The vaccine was shown to be effective across three consecutive RSV seasons, marking a major step forward in protecting older adults from this often-overlooked respiratory threat.

RSV is a common virus that usually causes cold-like symptoms, but in older adults—especially those with chronic health conditions such as heart disease, lung disease, diabetes, or kidney failure—it can lead to serious illness, hospitalization, and even death.

Despite decades of research, effective vaccines for RSV only became available in 2023. Among the three vaccines approved for older adults, Arexvy is now the first to demonstrate protection lasting across multiple RSV seasons.
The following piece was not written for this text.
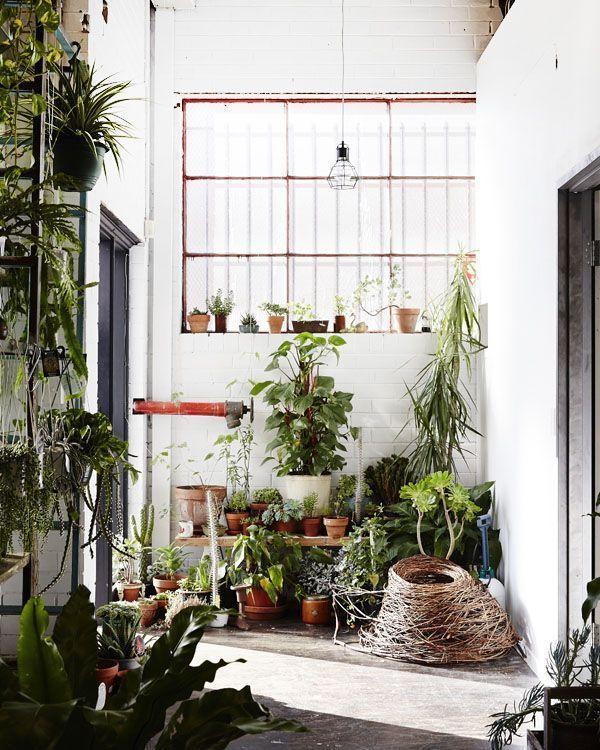 Los 25 rincones con plantas de interior más bellos de Pinterest 23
The findings, published in The Lancet Respiratory Medicine, come from a large, Phase III clinical trial called AReSVi-006, which involved 24,972 adults aged 60 or older from 17 countries across Africa, Asia, Oceania, Europe, and North America.

Participants were randomly assigned to receive either one dose of Arexvy or a placebo before the first RSV season. Some of those in the vaccine group were later re-randomized before the second season to receive either a second dose or another placebo, allowing researchers to compare the effects of one vs. two doses.

To track RSV cases, the research team used nasal and throat swabs tested by qRT-PCR to detect RSV A and B. Participants reported symptoms through regular check-ins, and samples were collected if respiratory illness developed. A separate group provided blood samples to measure antibody levels over time.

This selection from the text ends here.